Bruxelles Korner
Zehra Özer
1986 yılından beri cezaevinde yatan Dutroux Nijvel hapishanesinde günlerini tecritte geçiriyor. Avukatı Dayez konuyla ilgili cezaevinin genel müdürüne gitmeyi planlıyor. Dayez, 2021 yılına kadar Dutroux’nun serbest bırakılmasını amaçlıyor. Avukat, Dutroux’nun sert cezaevi rejimini daha esnek hale getirmek için Nijvel'in cezaevi yönetimine defalarca başvuruda bulundu. "Her şey dondurulmuş sanki. Talebimiz cezaevi yönetimine ulaștığı halde müvekkilimin sert cezaevi rejimine hiçbir değișiklik yapılmıyor " diyor avukatı.
Berber sorunu
"Hapishanelerde mahkumların saç kesimi için dışarıdan berberlerin alınması kaldırıldı ve mahkumlar birbirlerinin saçlarını artık kendileri kesiyorlar. Dutroux'unkiler hariç. Dutroux'ya bașka bir mahkum tarafından saçının kesilmesine sadece bir kez izin verildi. Elinde saçını ücretsiz kesmek isteyen altı berberin listesi olduğu halde cezaevi yönetimi buna izin vermiyor. "
Egzersiz bisikleti
"Egzersiz bisikleti ile aynı sorun yașanıyor. Egzersiz bisikletini hapishaneye bıraktım, ama yönetim alan yetersizliğinden dolayı bisikleti hücresine götürmeyi reddediyor. Dutroux hücresinde alan açmak için bazı eșyalarını çöpe attığını söylesede bu sonuç vermedi. Dutroux șu anda 60 yaşında ve sırt sorunlarıyla mücadele ediyor, biraz hareket etmesi onun için iyi olacak."

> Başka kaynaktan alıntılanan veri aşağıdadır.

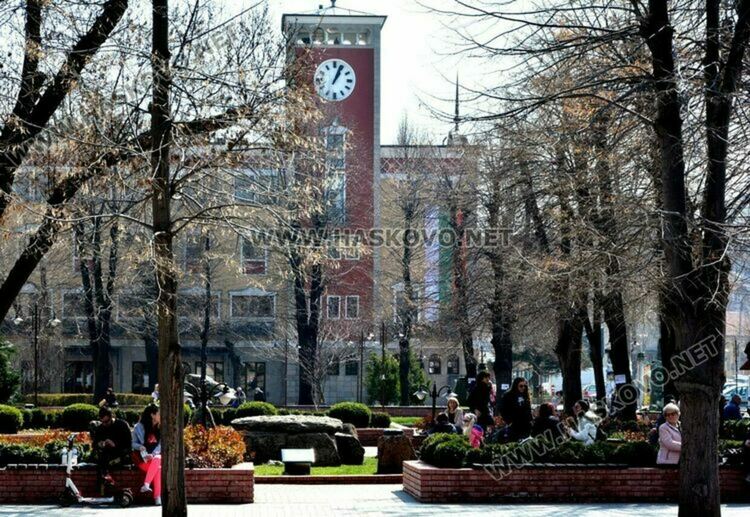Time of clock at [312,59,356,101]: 1:03
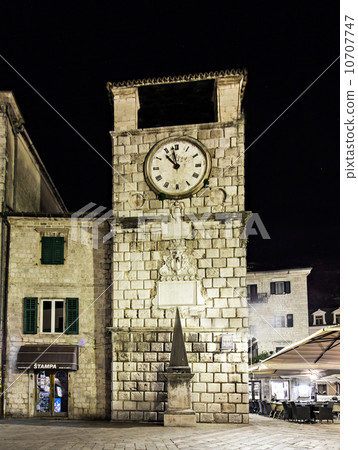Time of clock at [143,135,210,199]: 10:58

"Artık bir arkadaşı bile yok"
Avukat ayrıca müvekkilinin yalnızlaștırıldığından şikayet ediyor. "Dutroux’nun tek bir arkadaşı bile yok. Haftada bir kez onu ziyaret etmesine izin verilen gönüllü mahkum artık Nijvel cezaevinde kalmıyor. Yönetim onu ziyaret etmek isteyen yeni bir gönüllü bulmak için hiçbir çaba göstermiyor. Hapishane yönetiminin ona vahşi bir hayvanmıș gibi davrandığına gerçekten şaşırıyorum " diyor Dayez.
Geçmişte neler yaşanmış bir hatırlatma yapalım…
- Yirmi bir yıl önce Belçika'da kopan Dutroux davası tüm ülkeyi yasa boğmuştu
Belçika'da Dutroux davası kopalı 15 Ağustos 2018’de tam 22 yıl olacak. 1996 yılında kaçırılan kızlar Sabine Dardenne ve Laetitia Delhez sübyancı Marc Dutroux'nun evinden canlı olarak kurtarılmıştı. Bu dava Belçika'da yıllarca sürecek olan Dutroux davasının sadece bir başlangıcıydı ve ülke de görülmemiş bir yaygara yaratmış ve o anda yürülükte olan yargı sisteminin işleyişinde çeşitli eksiklikleri tüm çıplaklığıyla ortaya sermişti. Dutroux davası polis ve yargı sisteminde önemli reformlara yol açmıştı. İşte davanın tatbikatı.
Dutroux davasında beyaz minibüs
Herşey 9 Ağustos 1996 tarihinde Valon bölgesinin Bertrix kentinde havuzdan evine dönen 14 yaşındaki Laetitia Delhez’in ortadan kaybolmasıyla başlamıștı. O dönem Belçika’da değişik tarihlerde çeşitli yaş gruplarında birçok kız çocuğu esrarengiz bir şekilde ortadan kaybolmuştu.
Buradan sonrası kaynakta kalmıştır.